Victims of sexual crimes will now have access to victim-friendly, efficient and sensitive services through the Sexual Offences Courts launched by the Department of Justice and Constitutional Development.
The department recently launched the Durban (KwaZulu-Natal) and Atlantis (Western Cape) Sexual Offences Courts. “The central theme, which underlies much of the department’s work, is to ensure that all people in South Africa are and feel safe,” said Justice and Correctional Services Minister Michael Masutha during the launch of the Atlantis Sexual Offences Court.
The launch of the courts not only forms part of the department’s commitment to access to justice services to the victims of sexual crimes, but also gives effect to the Criminal Law (Sexual Offences and Related Matters) Amendment Act 32 of 2007.
In June 2012 a Ministerial Advisory Task Team was appointed on the Adjudication of Sexual Offences Matters (MATTSO) to investigate the possibility of re-introducing sexual offences courts in the country. In August 2013 MATTSO submitted a recommendation to upgrade 57 regional courts into sexual offences courts over a period of three years.
“Since August 2013 the department has established 43 sexual offences courts, which function to the model recommended by MATTSO. We strive to deliver victim-centred services,” said Minister Masutha.
Sexual offences courts provide specialised victim-support services to avoid secondary victimisation and trauma to the victim of sexual crime, by treating the victim with dignity and ensuring their privacy.
The new model also aims to improve the conviction rates of the sexual crimes and decreases the turnaround time from the date of report to the police to the finalisation of the case.
“The conviction rate relating to sexual offences has also increased and in the first quarter of 2015/16 the National Prosecuting Authority (NPA) indicated a 71.1 per cent conviction rate,” said Minister Masutha.
Durban Sexual Offences Court
Speaking at the launch of the Durban Sexual Offences Court, Director-General Nonkululeko Sindane emphasised that the launch of the court showed the department’s commitment to dealing with violence against vulnerable groups in the society.
Community members are hoping that these courts will help fight the scourge of sexual violence in their communities. Nu Nomthembu from Chersterville in KwaZulu-Natal expressed her concern about the alleged rape of a two-week-old child in 2010.
“We hope that with the help of the Durban Sexual Offences Court the alleged rape case can be followed up,” she said. Director of the NPA in KwaZulu-Natal Advocate Moipone Noko promised to follow up on the case.
Members of civil society and community members are encouraged to work with government to fight sexual violence in communities.
“In order to create safer communities and a safer country government has to rely on the support of civil society. Only through partnerships can we hope to address crime and ensure that our people are and feel safe,” said Minister Masutha.
The new model sexual offences courts offer the following services:
• Court preparation services: The programme familiarises you with court processes, procedures, services and benefits. It aims to help you to be an effective witness in court. On the date of trial, you will be welcomed by the Court Preparation Officer (CPO).
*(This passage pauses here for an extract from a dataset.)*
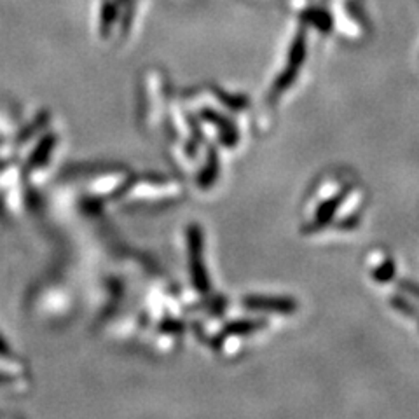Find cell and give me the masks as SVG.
<instances>
[{"label": "cell", "instance_id": "1", "mask_svg": "<svg viewBox=\"0 0 419 419\" xmlns=\"http://www.w3.org/2000/svg\"><path fill=\"white\" fill-rule=\"evenodd\" d=\"M189 264H191V274L196 289L203 294L208 292L210 281L203 262V235L197 226H191L189 229Z\"/></svg>", "mask_w": 419, "mask_h": 419}, {"label": "cell", "instance_id": "2", "mask_svg": "<svg viewBox=\"0 0 419 419\" xmlns=\"http://www.w3.org/2000/svg\"><path fill=\"white\" fill-rule=\"evenodd\" d=\"M243 304L246 309H254V311L283 313V315L296 313L297 309L296 300L283 299V297H246Z\"/></svg>", "mask_w": 419, "mask_h": 419}, {"label": "cell", "instance_id": "3", "mask_svg": "<svg viewBox=\"0 0 419 419\" xmlns=\"http://www.w3.org/2000/svg\"><path fill=\"white\" fill-rule=\"evenodd\" d=\"M350 191H351V189L346 187L344 191H341L337 196H334L332 200H328L327 203H323L322 206H320L318 212H316L315 222H313V226L309 227V231H316V229H322V227L327 226V224L332 220V217L335 215L337 208L341 206L342 201H344V197H346V194L350 193Z\"/></svg>", "mask_w": 419, "mask_h": 419}, {"label": "cell", "instance_id": "4", "mask_svg": "<svg viewBox=\"0 0 419 419\" xmlns=\"http://www.w3.org/2000/svg\"><path fill=\"white\" fill-rule=\"evenodd\" d=\"M203 116L206 117L208 121H212L213 124H217V128L220 130V142L226 143V145L232 147L236 142H238V133H236L235 126H232L231 121H227L226 117L219 116L215 110H203Z\"/></svg>", "mask_w": 419, "mask_h": 419}, {"label": "cell", "instance_id": "5", "mask_svg": "<svg viewBox=\"0 0 419 419\" xmlns=\"http://www.w3.org/2000/svg\"><path fill=\"white\" fill-rule=\"evenodd\" d=\"M300 62H302V46L299 44V51L294 53L292 60H290V65L287 67V70H285L280 77H278V81L274 82V95H278V93H283L285 89L290 88V84H292L294 79H296V75H297V69H299Z\"/></svg>", "mask_w": 419, "mask_h": 419}, {"label": "cell", "instance_id": "6", "mask_svg": "<svg viewBox=\"0 0 419 419\" xmlns=\"http://www.w3.org/2000/svg\"><path fill=\"white\" fill-rule=\"evenodd\" d=\"M264 327H265V322H262V320H238V322L227 323L224 332L229 335H245L261 331V328Z\"/></svg>", "mask_w": 419, "mask_h": 419}, {"label": "cell", "instance_id": "7", "mask_svg": "<svg viewBox=\"0 0 419 419\" xmlns=\"http://www.w3.org/2000/svg\"><path fill=\"white\" fill-rule=\"evenodd\" d=\"M217 175H219V159H217L215 150H210V159H208V165L204 166L203 173L200 177V185L201 187H212L213 182H215Z\"/></svg>", "mask_w": 419, "mask_h": 419}, {"label": "cell", "instance_id": "8", "mask_svg": "<svg viewBox=\"0 0 419 419\" xmlns=\"http://www.w3.org/2000/svg\"><path fill=\"white\" fill-rule=\"evenodd\" d=\"M217 95H219V100L232 110H241V108L248 107V100L245 97H235V95H227L222 91H217Z\"/></svg>", "mask_w": 419, "mask_h": 419}, {"label": "cell", "instance_id": "9", "mask_svg": "<svg viewBox=\"0 0 419 419\" xmlns=\"http://www.w3.org/2000/svg\"><path fill=\"white\" fill-rule=\"evenodd\" d=\"M393 274H395V262L386 261L379 270L374 271V280L379 281V283H386V281L392 280Z\"/></svg>", "mask_w": 419, "mask_h": 419}, {"label": "cell", "instance_id": "10", "mask_svg": "<svg viewBox=\"0 0 419 419\" xmlns=\"http://www.w3.org/2000/svg\"><path fill=\"white\" fill-rule=\"evenodd\" d=\"M392 304H393V306H395L396 311L404 313V315H407V316H416V315H418V311H416V309L412 308V304H409L407 300L402 299V297H393Z\"/></svg>", "mask_w": 419, "mask_h": 419}, {"label": "cell", "instance_id": "11", "mask_svg": "<svg viewBox=\"0 0 419 419\" xmlns=\"http://www.w3.org/2000/svg\"><path fill=\"white\" fill-rule=\"evenodd\" d=\"M358 222H360V217H358V215L348 217V219L341 220V222L337 224V229H344V231H350V229H355V227L358 226Z\"/></svg>", "mask_w": 419, "mask_h": 419}, {"label": "cell", "instance_id": "12", "mask_svg": "<svg viewBox=\"0 0 419 419\" xmlns=\"http://www.w3.org/2000/svg\"><path fill=\"white\" fill-rule=\"evenodd\" d=\"M402 289L407 290V292L412 294L414 297H419V287L416 283H411V281H404V283H402Z\"/></svg>", "mask_w": 419, "mask_h": 419}, {"label": "cell", "instance_id": "13", "mask_svg": "<svg viewBox=\"0 0 419 419\" xmlns=\"http://www.w3.org/2000/svg\"><path fill=\"white\" fill-rule=\"evenodd\" d=\"M0 355H9V348L2 339H0Z\"/></svg>", "mask_w": 419, "mask_h": 419}]
</instances>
• Intermediary services: If you are a child victim or a person with mental disability, the prosecutor will apply to the court to allow you to testify in a private testifying room with the assistance of an intermediary. An intermediary conveys questions from the court to you in an understandable manner.
• Private waiting rooms for adult and child victims: The child witness room has furniture specifically designed to meet the needs of traumatised children. It also has a play area, reading centre and a bed-sofa for resting. The adult waiting room is also furnished to make the court experience more comfortable for victims.
• Pre- and post- trial trauma debriefing services: The CPO will take you through trial trauma debriefing sessions before the trial commences and once it is concluded, to help you deal with the trauma of the incident.
Private testifying room/closed court services: If you are an adult witness, the law allows you to testify from a private testifying room via a closed-circuit TV system if you feel more comfortable doing so. This ensures that you do not have to be in the physical presence of the accused when testifying.
• Witness fee services: The department provides witness fees to cover your return travelling costs and food while in court.
THUTHUZELA CARE CENTRE FOR ATLANTIS:
As part of victim support services Minister Masutha launched the Atlantis Thuthuzela Care Centre (TCC) at Wesfleur Hospital. Thuthuzela Care Centres are one-stop facilities mainly based within health facilities. They provide a one-stop service centre in which all departments critical to collecting evidence in response to the victim and in preparation of a successful prosecution are based at one place. There are 55 TCC sites providing dedicated services to victims of sexual violence, of which 50 are fully operational, compared to 38 in the previous financial year.
* Sinenhlanhla Mkhwanazi works for the Department of Justice and Constitutional Development.